* start Text passage *

The site of meaning
For nearly a century, world history has commonly examined its topics with methods derived from evolutionary theory. Throughout the same time, a separate tradition of historical thought, also concerned with the global scale, has empathically resisted it.
Explicitly opposed to Darwinian naturalism, the early twentieth-century revival of idealism stressed the irreducible conditionality of perspectives and values. A scientific “object,” neo-Kantians argued, was itself derived from the intersubjective, pre-theoretic background of what Edmund Husserl called the human “life-world.” The mind, Wilhelm Dilthey conceded, “represents the highest evolutionary stage on earth,” and science could indeed explain it as the “physical phenomena” behind it. But the mind was also “woven” into a “common sphere,” the shared meanings of language, custom, style, family, society, the state, and law. And within all of these, inextricable historical legacies lived on: “the past is a permanently enduring present.” Separate then from the study of physical systems, the knowledge of mind required assessing the “experience” of human interactions, and, with that, the “comprehension of communities as the subject of historical activity.”[124] A student of Husserl and deeply impacted by Dilthey, Martin Heidegger extended these ideas into his complex philosophy of historical time, a position of continuing influence, witnessed most recently in postcolonial historiography.Heidegger, like many others after the First World War, characterized the era in the language of crisis. Similar to the young Toynbee, he focused his attention on contemporary changes to the spatial parameters of identity, what he described as the “de-distancing of the ‘world'... the overcoming of distance.” In his first major volume Being and Time, he countered this placeless global dimension with the authenticity of the life-world.
For Heidegger, the life-world evidenced both temporality and “being with others,” and taken together, these conditions made the reckoning of time a necessity. Communal time, for those sharing it, “reveals” meaning and significance; it “constitutes the worldliness of the world.”[125] Heidegger contrasted this initially solar and astronomical time-reckoning to its commonplace derivative - the quantification and measurement of clocks. Temporal numeration, he stated, obscured the underlying stretch of existential time. It made duration appear like a “multiplicity of nows... a pure succession.” Replacing the shared meanings of an actual “location,” this “vulgar interpretation of time” produced only the placelessness of “segment and number.” Communal time mutated into an abstract universal, belonging to “everyone, and that means no one.”[126]Heidegger characterized these two public temporalities as “authentic” and “inauthentic,” or “of its own” and “not of its own” (eigentlich/uneigentlich). Modern historiography bolstered the latter, because it treated existence in time, rather than as time. Like mechanical clocks, historiography concealed the temporal span of the life-world when it altered a past event into a “time point.” Temporal existence “does not fill up an objectively present track,” but “rather stretches itself along.” This “historicity” could never appear in the work of historians, whose universalism instead “inverted” the stretch of time into “a supratemporal pattern." “Historiography,” he lectured elsewhere, “is a narcotic averting us from history.” By contrast, an authentic retrieval of history responded to past possibilities for the sake of future ones, what Heidegger called “heritage.” Historical thinking, in this sense, enabled “the community, the people” to “choose its heroes.” Only through this authentic retrieval could the community itself become “authentic” and “complete.” No antinomy divided it or its historical time.[127]
Despite the “Heil Hitler” he brought to this “community,” Heidegger's attack on universalist historiography - in behalf of local temporality - deeply influenced later postmodern theory and critique.

* end Text passage *
* start Data provided *

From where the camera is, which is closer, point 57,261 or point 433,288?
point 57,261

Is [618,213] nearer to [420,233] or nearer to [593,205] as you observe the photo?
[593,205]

* end Data provided *

Exercise details>
Please retype the Heidegger passage, starting at "The site of" and ending at "empathically resisted it.". Work from the Heidegger passage alone, not from the data.

Response>
The site of meaning
For nearly a century, world history has commonly examined its topics with methods derived from evolutionary theory. Throughout the same time, a separate tradition of historical thought, also concerned with the global scale, has empathically resisted it.